# Early retirement plans..



## poolielass (Mar 29, 2018)

Hi there newbie here! My husband and I have a plan to share our retirement between Spain (or France) and the UK. Rather than buy somewhere in either country we would probably long term let. Anyway this is a year or so away so in the meantime we are going to start using our holidays doing research into the area, to pick out potential places to long let. We are planning to come over to Malaga to spend Xmas and New year this year.

Can you recommend an area to stay between Nerja and Fuengirola Not really touristy but a bit going on to start and get a feel of living like a local - we will use this as a base as we will have a car. In terms of what we like we love Mijas Pueblo (at night!) Never been to Nerja area as we have always took advantage of the rail service to Fuengirola.

Would love to hear your thoughts.


----------



## Lynn R (Feb 21, 2014)

If you like Mijas Pueblo, take a look at Frigiliana (a few km inland from Nerja, with a regular bus service between the two). It's touristy during the day (but less so than Mijas, in my opinion, you don't, for example, have people standing outside shops and restaurants accosting passers by and trying to entice them in) but like Mijas much quieter at night. Torrox Pueblo (also a few km inland, and West of Nerja) is also popular.

Maro, a small village right on the coast just past Nerja heading eastwards, is nice and has spectacular views, is unspoilt but very, very quiet and not a lot going on. Depends how quiet you like it.


----------



## poolielass (Mar 29, 2018)

Thanks I have looked at Frigliana as it has been on New Life in the Sun which I am hooked on! We don't want it too quiet some bars and restaurants and local shops don't want to be driving everywhere. I'll have a look at Torrox thanks. 

Can I ask about private rentals on this forum?


----------



## Robors2 (Jun 12, 2015)

Lynn R said:


> take a look at Frigiliana


Spectacular views there but it's pricey.


----------



## Lynn R (Feb 21, 2014)

Robors2 said:


> Spectacular views there but it's pricey.


Less expensive than nearby Nerja, though.


----------



## Leper (May 12, 2010)

Easter Sunday now, so I'll be more Christian in my post today.
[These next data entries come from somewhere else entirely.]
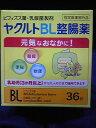 【今なら36包のおまけ付き】ヤクルトBL整腸薬 36包   プロバイオティクス その1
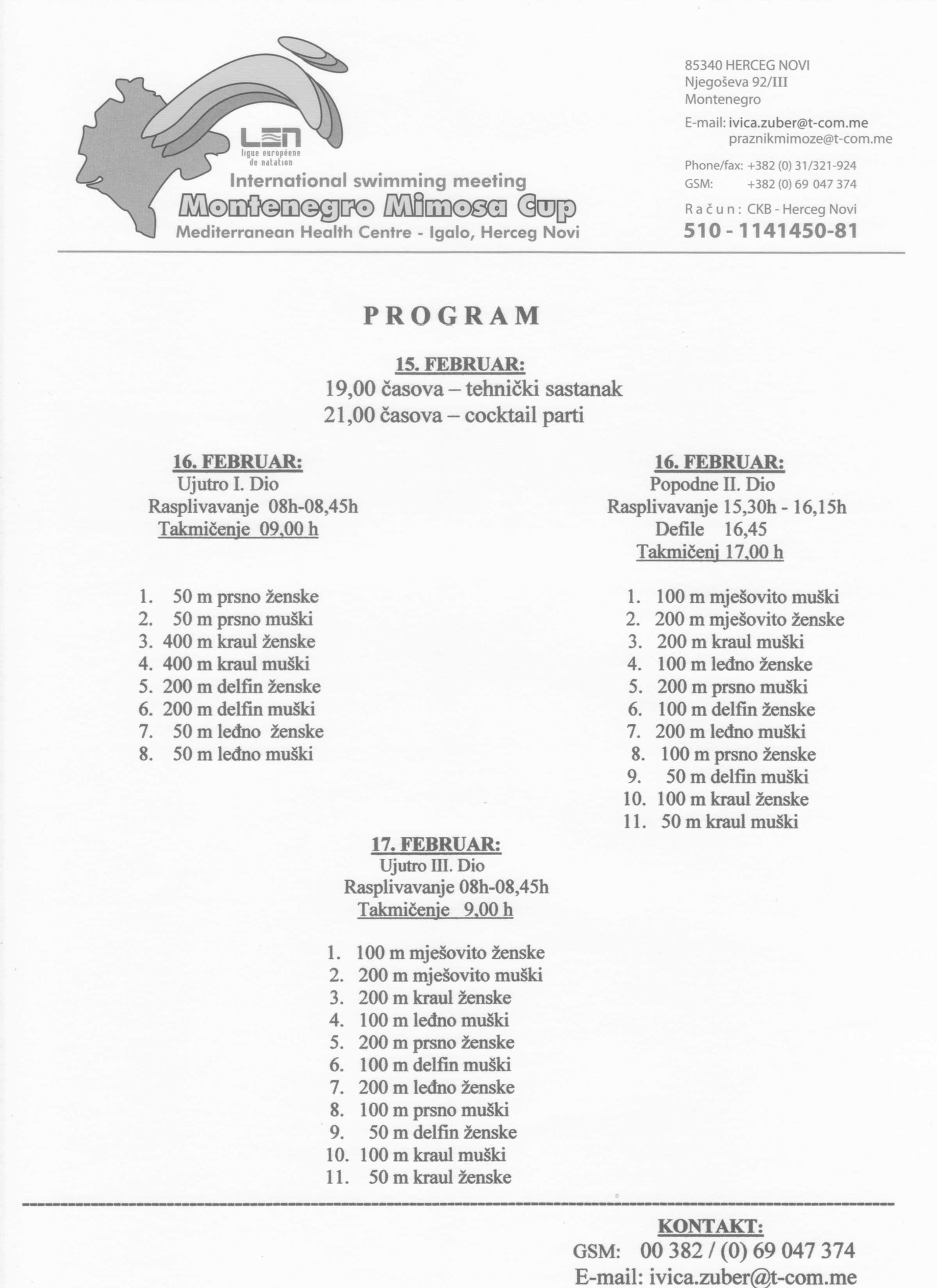 Пропозицијена језику организатора, страна 1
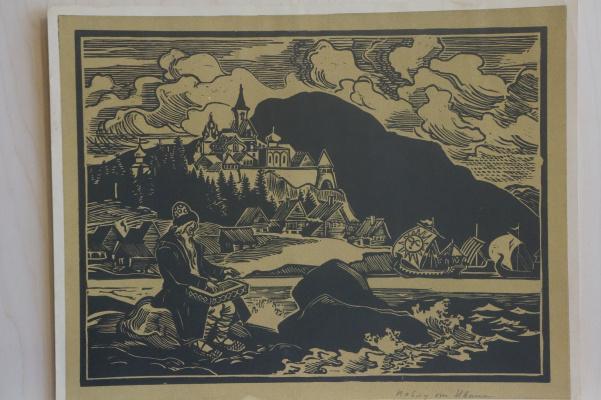 Ivan Alexandrovich Kuznetsov. Guslar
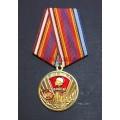Юбилейная медаль 100 лет ВЛКСМ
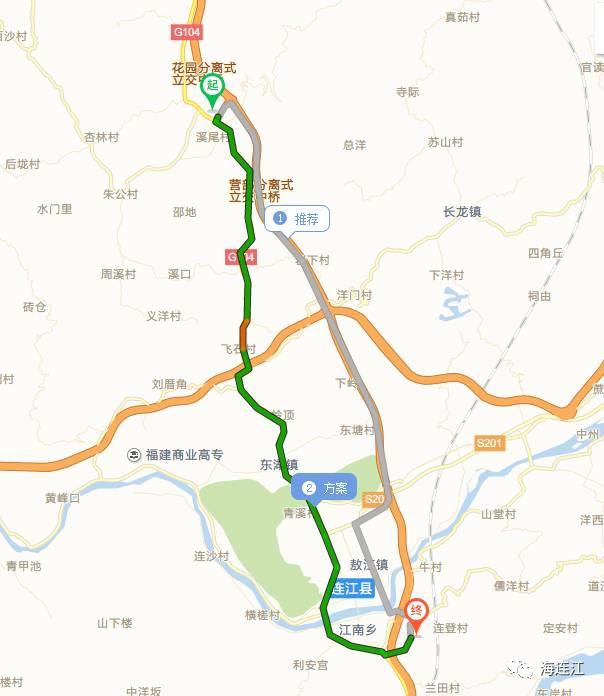 成为!104国道连江段详解啦,穿城而过将聚焦功能!热水器预约历史改线图片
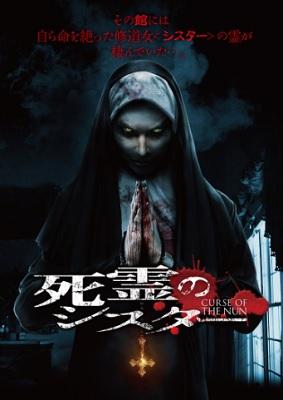 映画『死霊のシスター』はNetflix・Hulu・U-NEXT・dTVどれで配信?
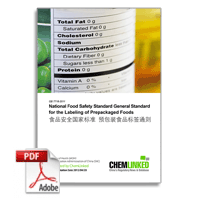 GB 7718-2011 National Food Safety Standard General Standard for the Labeling of Prepackaged Foods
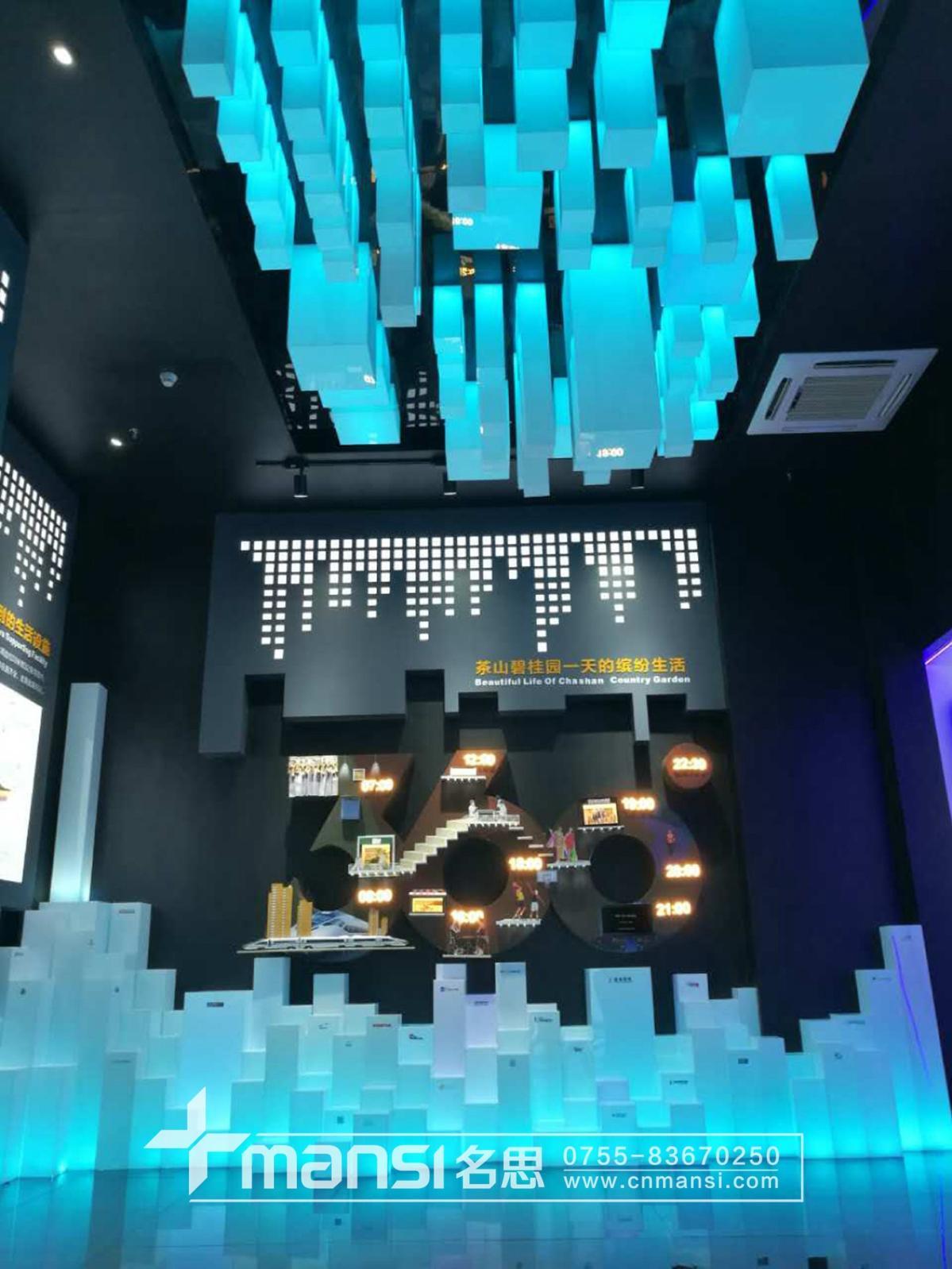 茶山碧桂园体验展厅-2
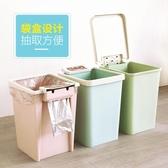 衛生間壓圈方形垃圾桶廚房無蓋垃圾簍創意家用客廳臥室塑料小紙簍   蘑菇街小屋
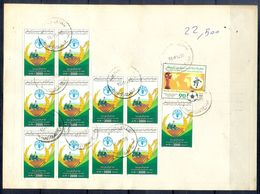 L137- Libya Parcel Receipt Cover Send To Pakistan. 1990 FAO Food Nutrition Agriculture. 1990 Soccer Football FIFA WC Ita - Libya
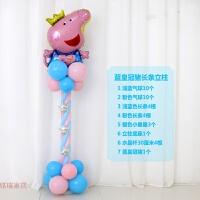 小猪佩奇气球拱门装饰创意背景墙派对用品 周岁生日布置儿童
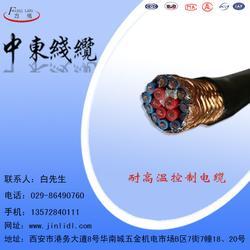 中东电缆,金力电缆(图),西安控制电缆,控制电缆图片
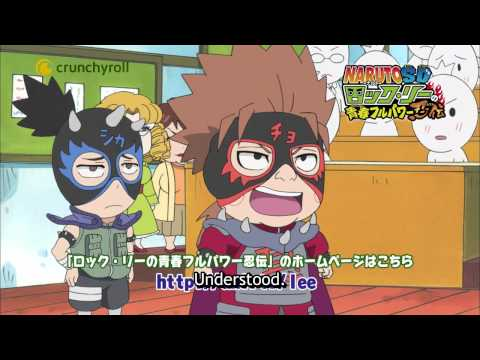 Rock Lee &amp; His Ninja Pals Episode 27 Trailer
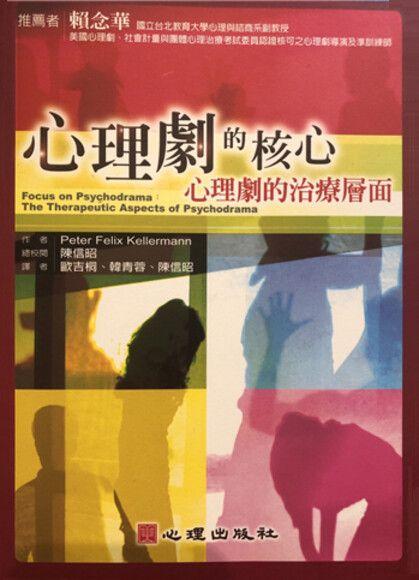心理劇的核心-心理劇的治療層面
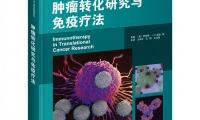 肿瘤免疫治疗指南:肿瘤转化研究与免疫治疗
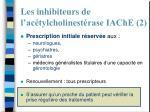 les inhibiteurs de l ac tylcholinest rase iache 2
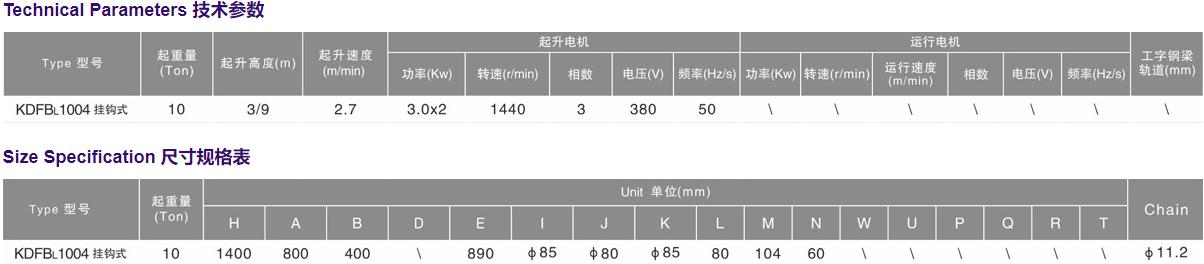 防爆型10T(挂钩式)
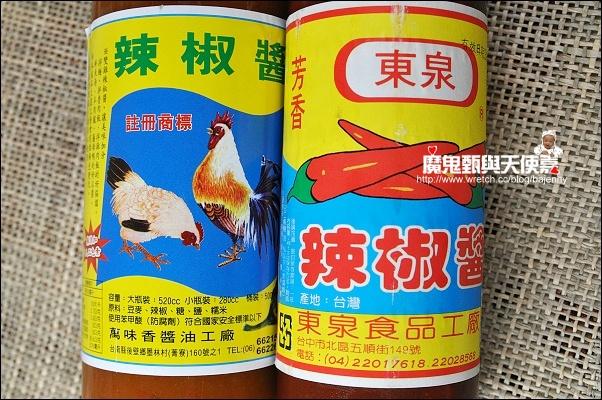 《團購美食》東泉辣椒醬&雙雞辣椒醬&新味膏(好吃辣椒醬&醬油大募集!) - fymxdlb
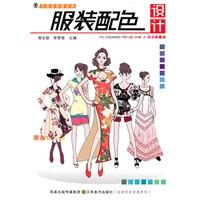 大视觉创意宝典―服装配色设计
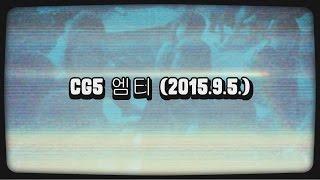 CG5 엠티 (2015.9.5.)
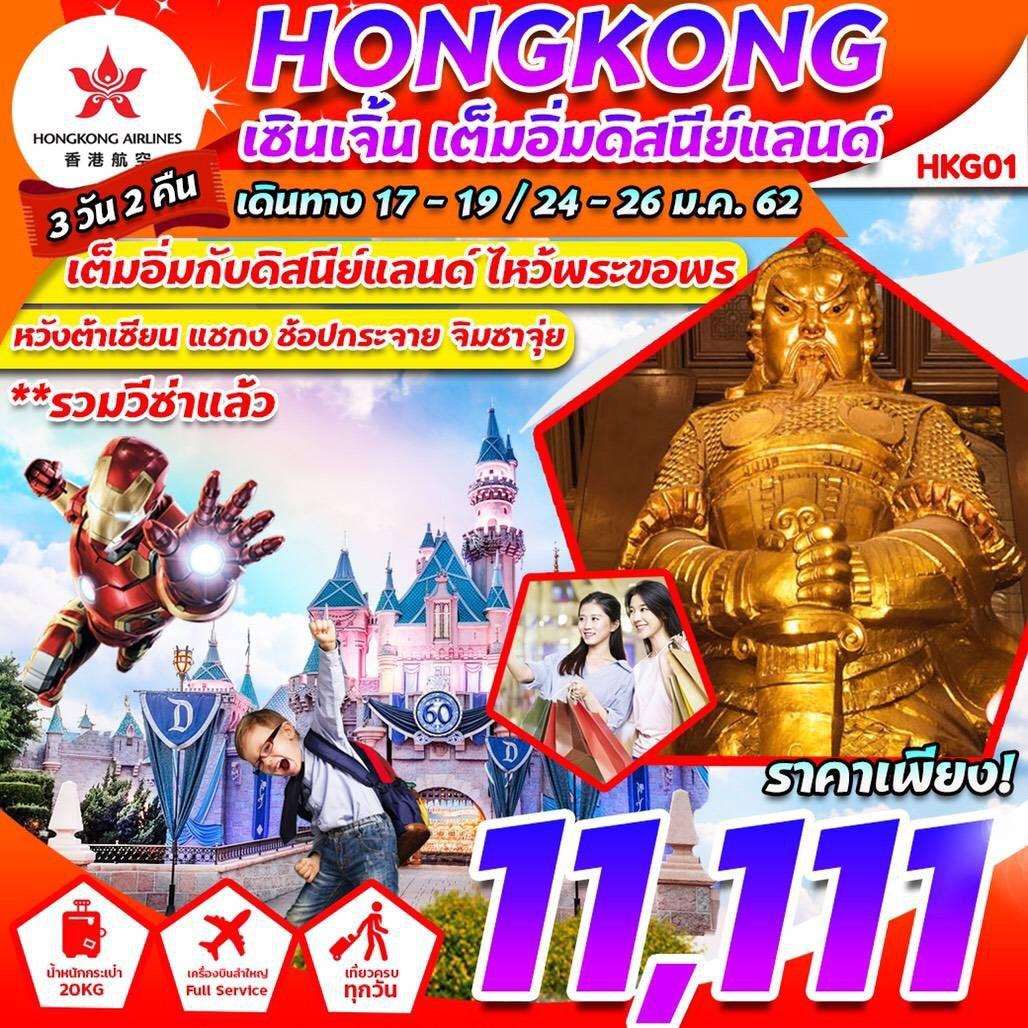 HKG01 HONGKONG ดิสนีย์แลนด์ ลันเตา รวม 3 วัน 2 คืน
You are availing of retirement and caught between moving to France or Spain. Spend some months in both. The world is your oyster and you appear to be well grounded people. Back the winner, just rent long term in whatever place you feel will suit you best at any particular time.

Oh! Happy Easter.


----------



## Hepa (Apr 2, 2018)

poolielass said:


> Hi there newbie here! My husband and I have a plan to share our retirement between Spain (or France) and the UK. Rather than buy somewhere in either country we would probably long term let. Anyway this is a year or so away so in the meantime we are going to start using our holidays doing research into the area, to pick out potential places to long let. We are planning to come over to Malaga to spend Xmas and New year this year.
> 
> Can you recommend an area to stay between Nerja and Fuengirola Not really touristy but a bit going on to start and get a feel of living like a local - we will use this as a base as we will have a car. In terms of what we like we love Mijas Pueblo (at night!) Never been to Nerja area as we have always took advantage of the rail service to Fuengirola.
> 
> Would love to hear your thoughts.


If you are renting in the cold winter months, perhaps you should consider the warmer climate of the Canary Islands, where winters are just not permitted


----------